» Input records:
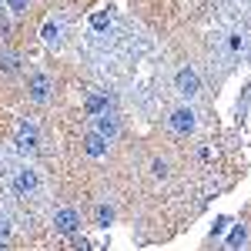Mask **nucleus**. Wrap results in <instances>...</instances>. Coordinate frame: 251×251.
<instances>
[{
    "label": "nucleus",
    "mask_w": 251,
    "mask_h": 251,
    "mask_svg": "<svg viewBox=\"0 0 251 251\" xmlns=\"http://www.w3.org/2000/svg\"><path fill=\"white\" fill-rule=\"evenodd\" d=\"M27 94L34 97L37 104L50 100V97H54V80L47 77V74H34V77L27 80Z\"/></svg>",
    "instance_id": "f257e3e1"
},
{
    "label": "nucleus",
    "mask_w": 251,
    "mask_h": 251,
    "mask_svg": "<svg viewBox=\"0 0 251 251\" xmlns=\"http://www.w3.org/2000/svg\"><path fill=\"white\" fill-rule=\"evenodd\" d=\"M54 228H57L64 238L77 234V231H80V214L74 211V208H60V211L54 214Z\"/></svg>",
    "instance_id": "f03ea898"
},
{
    "label": "nucleus",
    "mask_w": 251,
    "mask_h": 251,
    "mask_svg": "<svg viewBox=\"0 0 251 251\" xmlns=\"http://www.w3.org/2000/svg\"><path fill=\"white\" fill-rule=\"evenodd\" d=\"M174 84H177V94H181V97H198V91H201V77L194 74L191 67L177 71V77H174Z\"/></svg>",
    "instance_id": "7ed1b4c3"
},
{
    "label": "nucleus",
    "mask_w": 251,
    "mask_h": 251,
    "mask_svg": "<svg viewBox=\"0 0 251 251\" xmlns=\"http://www.w3.org/2000/svg\"><path fill=\"white\" fill-rule=\"evenodd\" d=\"M14 141H17V148H20V151H27V154H30V151H37V144H40L37 127H34L30 121H24V124L17 127V134H14Z\"/></svg>",
    "instance_id": "20e7f679"
},
{
    "label": "nucleus",
    "mask_w": 251,
    "mask_h": 251,
    "mask_svg": "<svg viewBox=\"0 0 251 251\" xmlns=\"http://www.w3.org/2000/svg\"><path fill=\"white\" fill-rule=\"evenodd\" d=\"M168 124H171L177 134H191V131H194V111H191V107H177V111H171Z\"/></svg>",
    "instance_id": "39448f33"
},
{
    "label": "nucleus",
    "mask_w": 251,
    "mask_h": 251,
    "mask_svg": "<svg viewBox=\"0 0 251 251\" xmlns=\"http://www.w3.org/2000/svg\"><path fill=\"white\" fill-rule=\"evenodd\" d=\"M84 151H87L91 157L107 154V137H104V134H97V131H94V134H87V137H84Z\"/></svg>",
    "instance_id": "423d86ee"
},
{
    "label": "nucleus",
    "mask_w": 251,
    "mask_h": 251,
    "mask_svg": "<svg viewBox=\"0 0 251 251\" xmlns=\"http://www.w3.org/2000/svg\"><path fill=\"white\" fill-rule=\"evenodd\" d=\"M97 134H104V137H114L117 131H121V127H117V117H111V114H104V111H100V114H97Z\"/></svg>",
    "instance_id": "0eeeda50"
},
{
    "label": "nucleus",
    "mask_w": 251,
    "mask_h": 251,
    "mask_svg": "<svg viewBox=\"0 0 251 251\" xmlns=\"http://www.w3.org/2000/svg\"><path fill=\"white\" fill-rule=\"evenodd\" d=\"M17 191H37V174L34 171H17Z\"/></svg>",
    "instance_id": "6e6552de"
},
{
    "label": "nucleus",
    "mask_w": 251,
    "mask_h": 251,
    "mask_svg": "<svg viewBox=\"0 0 251 251\" xmlns=\"http://www.w3.org/2000/svg\"><path fill=\"white\" fill-rule=\"evenodd\" d=\"M245 241H248V228H245V225H234V231L228 234V241H225V245H228V248H241Z\"/></svg>",
    "instance_id": "1a4fd4ad"
},
{
    "label": "nucleus",
    "mask_w": 251,
    "mask_h": 251,
    "mask_svg": "<svg viewBox=\"0 0 251 251\" xmlns=\"http://www.w3.org/2000/svg\"><path fill=\"white\" fill-rule=\"evenodd\" d=\"M40 37L47 40V44H57V40H60V27L54 24V20H47V24H44V30H40Z\"/></svg>",
    "instance_id": "9d476101"
},
{
    "label": "nucleus",
    "mask_w": 251,
    "mask_h": 251,
    "mask_svg": "<svg viewBox=\"0 0 251 251\" xmlns=\"http://www.w3.org/2000/svg\"><path fill=\"white\" fill-rule=\"evenodd\" d=\"M87 111H91V114L107 111V97H104V94H91V97H87Z\"/></svg>",
    "instance_id": "9b49d317"
},
{
    "label": "nucleus",
    "mask_w": 251,
    "mask_h": 251,
    "mask_svg": "<svg viewBox=\"0 0 251 251\" xmlns=\"http://www.w3.org/2000/svg\"><path fill=\"white\" fill-rule=\"evenodd\" d=\"M111 221H114V208H111V204H97V225L107 228Z\"/></svg>",
    "instance_id": "f8f14e48"
},
{
    "label": "nucleus",
    "mask_w": 251,
    "mask_h": 251,
    "mask_svg": "<svg viewBox=\"0 0 251 251\" xmlns=\"http://www.w3.org/2000/svg\"><path fill=\"white\" fill-rule=\"evenodd\" d=\"M0 67H3V74H17L20 60L14 57V54H3V57H0Z\"/></svg>",
    "instance_id": "ddd939ff"
},
{
    "label": "nucleus",
    "mask_w": 251,
    "mask_h": 251,
    "mask_svg": "<svg viewBox=\"0 0 251 251\" xmlns=\"http://www.w3.org/2000/svg\"><path fill=\"white\" fill-rule=\"evenodd\" d=\"M91 24H94V30H104V27L111 24V17H107V14L100 10V14H94V17H91Z\"/></svg>",
    "instance_id": "4468645a"
},
{
    "label": "nucleus",
    "mask_w": 251,
    "mask_h": 251,
    "mask_svg": "<svg viewBox=\"0 0 251 251\" xmlns=\"http://www.w3.org/2000/svg\"><path fill=\"white\" fill-rule=\"evenodd\" d=\"M7 3H10V10H14V14H24V10L30 7V0H7Z\"/></svg>",
    "instance_id": "2eb2a0df"
},
{
    "label": "nucleus",
    "mask_w": 251,
    "mask_h": 251,
    "mask_svg": "<svg viewBox=\"0 0 251 251\" xmlns=\"http://www.w3.org/2000/svg\"><path fill=\"white\" fill-rule=\"evenodd\" d=\"M7 234H10V225H7V221H0V241H7Z\"/></svg>",
    "instance_id": "dca6fc26"
}]
</instances>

» Stated exercise:
Rewrite the listing from its start through the line containing "84H177V94H181V97H198V91H201V77L194 74L191 67L177", replacing "mask_svg" with "outline_svg" and keeping everything else the same. Omit the pictures.

» Result of the exercise:
Mask **nucleus**. Wrap results in <instances>...</instances>. Coordinate frame: 251×251.
<instances>
[{
    "label": "nucleus",
    "mask_w": 251,
    "mask_h": 251,
    "outline_svg": "<svg viewBox=\"0 0 251 251\" xmlns=\"http://www.w3.org/2000/svg\"><path fill=\"white\" fill-rule=\"evenodd\" d=\"M27 94L34 97L37 104L50 100V97H54V80L47 77V74H34V77L27 80Z\"/></svg>",
    "instance_id": "f257e3e1"
},
{
    "label": "nucleus",
    "mask_w": 251,
    "mask_h": 251,
    "outline_svg": "<svg viewBox=\"0 0 251 251\" xmlns=\"http://www.w3.org/2000/svg\"><path fill=\"white\" fill-rule=\"evenodd\" d=\"M54 228H57L64 238L77 234V231H80V214L74 211V208H60V211L54 214Z\"/></svg>",
    "instance_id": "f03ea898"
},
{
    "label": "nucleus",
    "mask_w": 251,
    "mask_h": 251,
    "outline_svg": "<svg viewBox=\"0 0 251 251\" xmlns=\"http://www.w3.org/2000/svg\"><path fill=\"white\" fill-rule=\"evenodd\" d=\"M174 84H177V94H181V97H198V91H201V77L194 74L191 67L177 71V77H174Z\"/></svg>",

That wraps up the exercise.